--- SUPPLIED TEXT Enclosed Below ---

Day 1 : Samudrapath : Coastal drive
We had been wrapping up our flat in Benaulim the previous day so were packed and ready to leave at 7.20 am. The car was gleaming as I had taken it to the car wash a day earlier Now it was free of all the sand that had collected in the crevices over the last four months. Since we were driving back, we were carrying back a lot of stuff we wouldn’t have if we were flying. The car slowly filled with the many big and small bags. Two of the bigger suitcases and a duffel bag were enough to fill the boot. Three suitcases that had the stuff we would use on the trip were put on the rear seat. We had packed biscuits, namkeen, energy bars, the makings of coffee and some fruits so that we were not stranded for food anywhere. We were now ready to leave and I was excited with a tinge of anxiety as I pressed the started button and we slowly moved forward.
Our first point
of interest was Malvan, a coastal town in southern Maharashtra. We had been
told that the Malvani cuisine was delicious, and we were ready to sample some. We
drove along NH 66 - our regular route to Panjim, then across the river Zuari
and past Porvorim where an elevated road was being constructed. Progress was
slow upto Mapusa and then the highway swung away from the coast and along the
bank of Terekhol river and started to climb up the ghats. At one point we
crossed the river, swung by Sawantwadi and kept moving north. At this point we
decided that we should leave the highway and take the coastal road. A quick
look at the map showed us that Vengurla seemed a likely place and we punched it
on Google map and gently moved off NH 66 into a quiet district road.

--- End of Enclosed SUPPLIED TEXT ---
--- EXERCISE DATA Enclosed Below ---

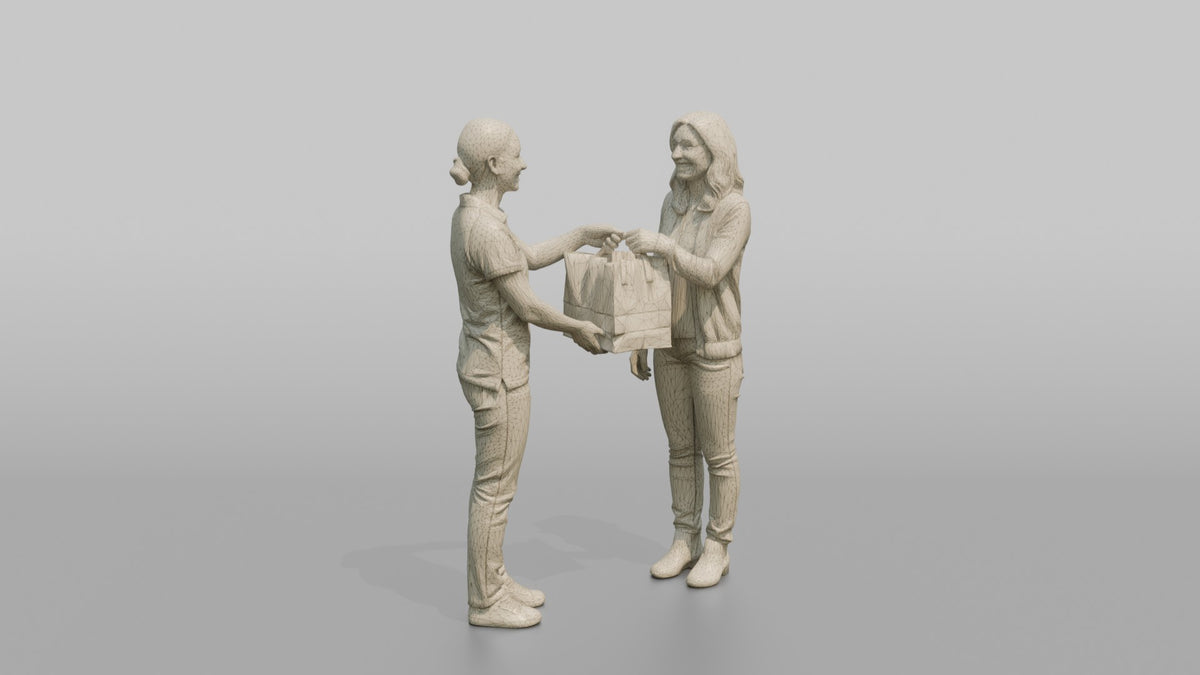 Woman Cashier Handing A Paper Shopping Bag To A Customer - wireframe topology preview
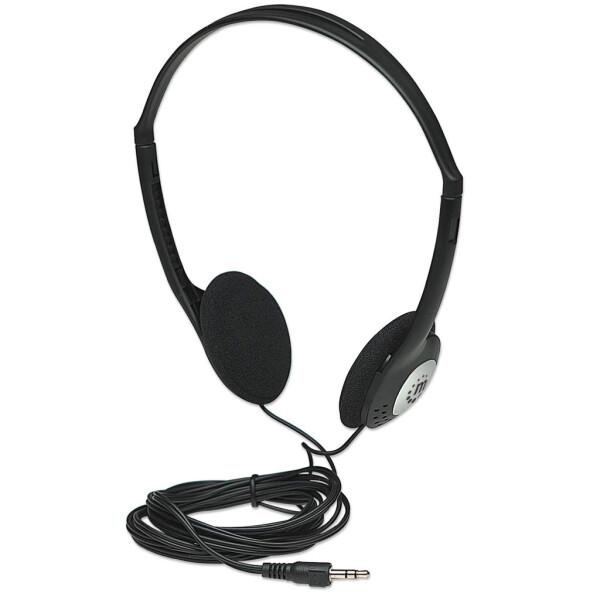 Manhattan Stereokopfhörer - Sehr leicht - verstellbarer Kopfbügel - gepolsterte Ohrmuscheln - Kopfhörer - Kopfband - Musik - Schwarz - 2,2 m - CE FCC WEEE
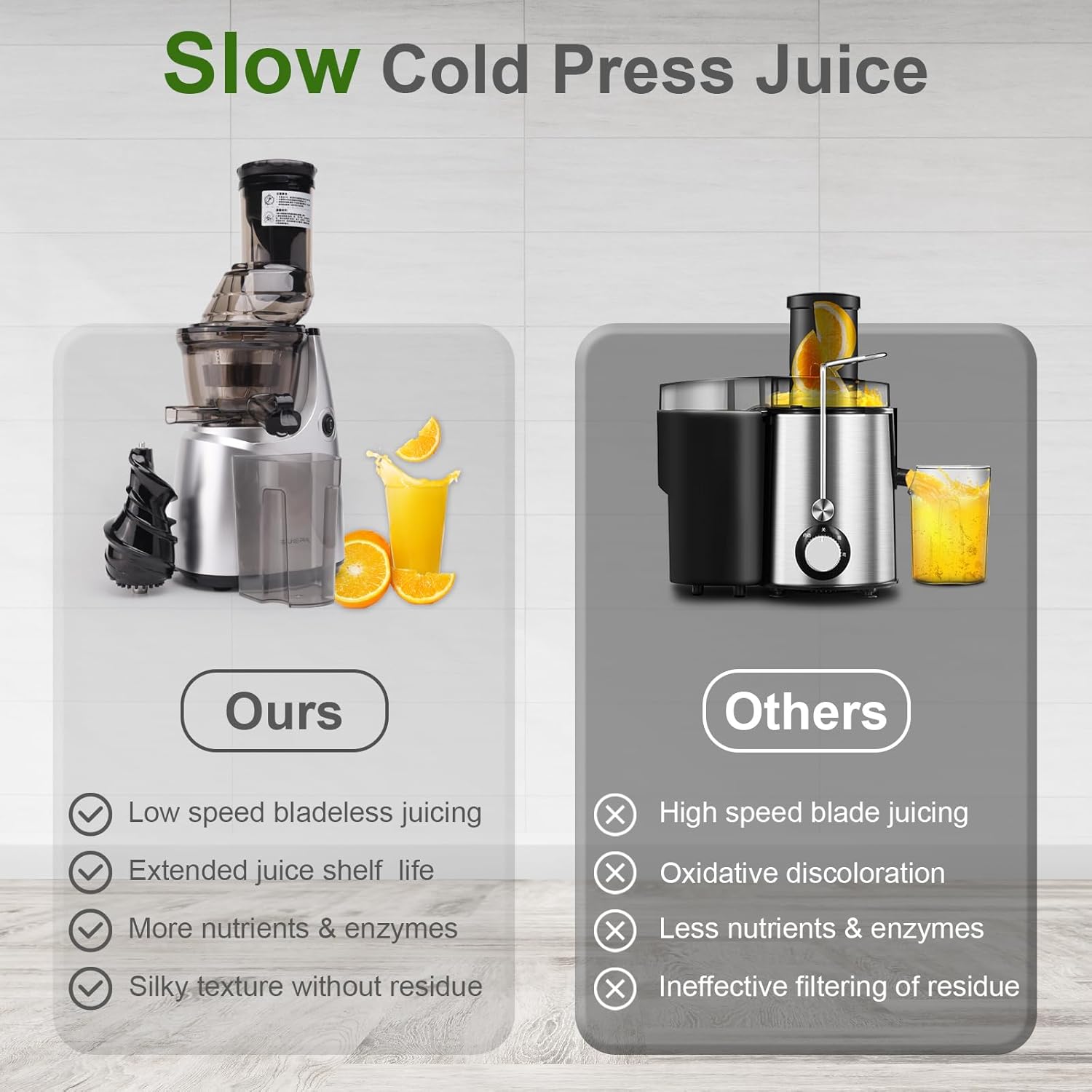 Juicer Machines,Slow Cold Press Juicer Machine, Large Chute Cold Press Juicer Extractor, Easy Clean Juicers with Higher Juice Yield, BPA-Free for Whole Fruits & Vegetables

--- End of Enclosed EXERCISE DATA ---

- ASSIGNED TASK:
Transcribe the stretch of the coastal drive account above that opens with the words "Day 1 : Samudrapath" and closes with "slowly moved forward.".

- RESULT OF THE EXERCISE:
Day 1 : Samudrapath : Coastal drive
We had been wrapping up our flat in Benaulim the previous day so were packed and ready to leave at 7.20 am. The car was gleaming as I had taken it to the car wash a day earlier Now it was free of all the sand that had collected in the crevices over the last four months. Since we were driving back, we were carrying back a lot of stuff we wouldn’t have if we were flying. The car slowly filled with the many big and small bags. Two of the bigger suitcases and a duffel bag were enough to fill the boot. Three suitcases that had the stuff we would use on the trip were put on the rear seat. We had packed biscuits, namkeen, energy bars, the makings of coffee and some fruits so that we were not stranded for food anywhere. We were now ready to leave and I was excited with a tinge of anxiety as I pressed the started button and we slowly moved forward.